### REQUIREMENTS
1. Decide whether each statement below agrees with the forum thread. Answer yes or no for each and quote the deciding words. (a) Guth expects to be in the thread tonight. (b) TheRoc5 first reports that the team is down early in the game. (c) TheRoc5 calls the play by tony p a great move.
2. In the forum thread, which player does TiMVP2 compliment?
3. Reproduce the stretch of the forum thread from "## Guth (Feb" through "GO SPURS GO!!!!!!!!!!".

I'm going too, but you guys won't be able to see me where I'm sitting....way at the top.


----------



## Guth (Feb 23, 2005)

I probably won't be in here tonight, or even tomorrow, because I have a big test tomorrow that will get all of my time not given to the game...but GO SPURS GO!!!!!!!!!!


----------



## TheRoc5 (Mar 1, 2005)

no no no were down early and it looks like they have the swing going there way 7-10


----------



## TiMVP2 (Jun 19, 2003)

Nice by Parker.
GO SPURS GO


----------



## TheRoc5 (Mar 1, 2005)

19-17 us man that was great move by tony p... nice play hes agressive early good sign


----------



## TheRoc5 (Mar 1, 2005)

### RECORD SET
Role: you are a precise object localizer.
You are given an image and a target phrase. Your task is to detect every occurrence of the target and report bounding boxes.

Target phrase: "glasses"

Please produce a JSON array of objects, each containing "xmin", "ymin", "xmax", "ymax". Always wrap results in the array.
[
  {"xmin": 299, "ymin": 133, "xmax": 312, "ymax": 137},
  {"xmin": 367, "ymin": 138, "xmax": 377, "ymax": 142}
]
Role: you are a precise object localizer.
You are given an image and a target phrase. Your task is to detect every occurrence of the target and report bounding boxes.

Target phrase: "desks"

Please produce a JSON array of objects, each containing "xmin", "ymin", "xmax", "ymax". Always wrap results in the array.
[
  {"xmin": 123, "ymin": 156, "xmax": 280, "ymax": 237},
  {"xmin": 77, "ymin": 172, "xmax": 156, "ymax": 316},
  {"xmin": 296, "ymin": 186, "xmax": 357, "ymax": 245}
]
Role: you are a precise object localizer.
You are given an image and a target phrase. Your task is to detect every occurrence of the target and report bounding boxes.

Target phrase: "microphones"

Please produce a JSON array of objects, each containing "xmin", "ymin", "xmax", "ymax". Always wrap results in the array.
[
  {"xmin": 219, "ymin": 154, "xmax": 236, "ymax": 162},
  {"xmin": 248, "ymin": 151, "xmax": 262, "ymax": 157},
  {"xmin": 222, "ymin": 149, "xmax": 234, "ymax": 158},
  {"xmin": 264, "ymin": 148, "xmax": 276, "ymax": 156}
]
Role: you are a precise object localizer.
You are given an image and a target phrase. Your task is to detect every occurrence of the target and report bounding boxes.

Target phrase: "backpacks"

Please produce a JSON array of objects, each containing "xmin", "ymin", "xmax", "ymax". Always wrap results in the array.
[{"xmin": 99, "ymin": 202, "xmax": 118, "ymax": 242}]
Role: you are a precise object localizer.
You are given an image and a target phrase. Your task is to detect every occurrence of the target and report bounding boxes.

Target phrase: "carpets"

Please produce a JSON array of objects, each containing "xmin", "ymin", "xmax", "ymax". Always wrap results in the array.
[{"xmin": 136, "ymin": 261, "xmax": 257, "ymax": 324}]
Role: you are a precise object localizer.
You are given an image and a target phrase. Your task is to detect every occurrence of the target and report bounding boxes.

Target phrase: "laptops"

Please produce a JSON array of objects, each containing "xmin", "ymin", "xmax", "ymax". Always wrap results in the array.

### LIST OF SOLUTIONS
1.
(a) No: "I probably won't be in here tonight"
(b) Yes: "were down early"
(c) Yes: "that was great move by tony p"

2. Parker ("Nice by Parker.")

3.
## Guth (Feb 23, 2005)

I probably won't be in here tonight, or even tomorrow, because I have a big test tomorrow that will get all of my time not given to the game...but GO SPURS GO!!!!!!!!!!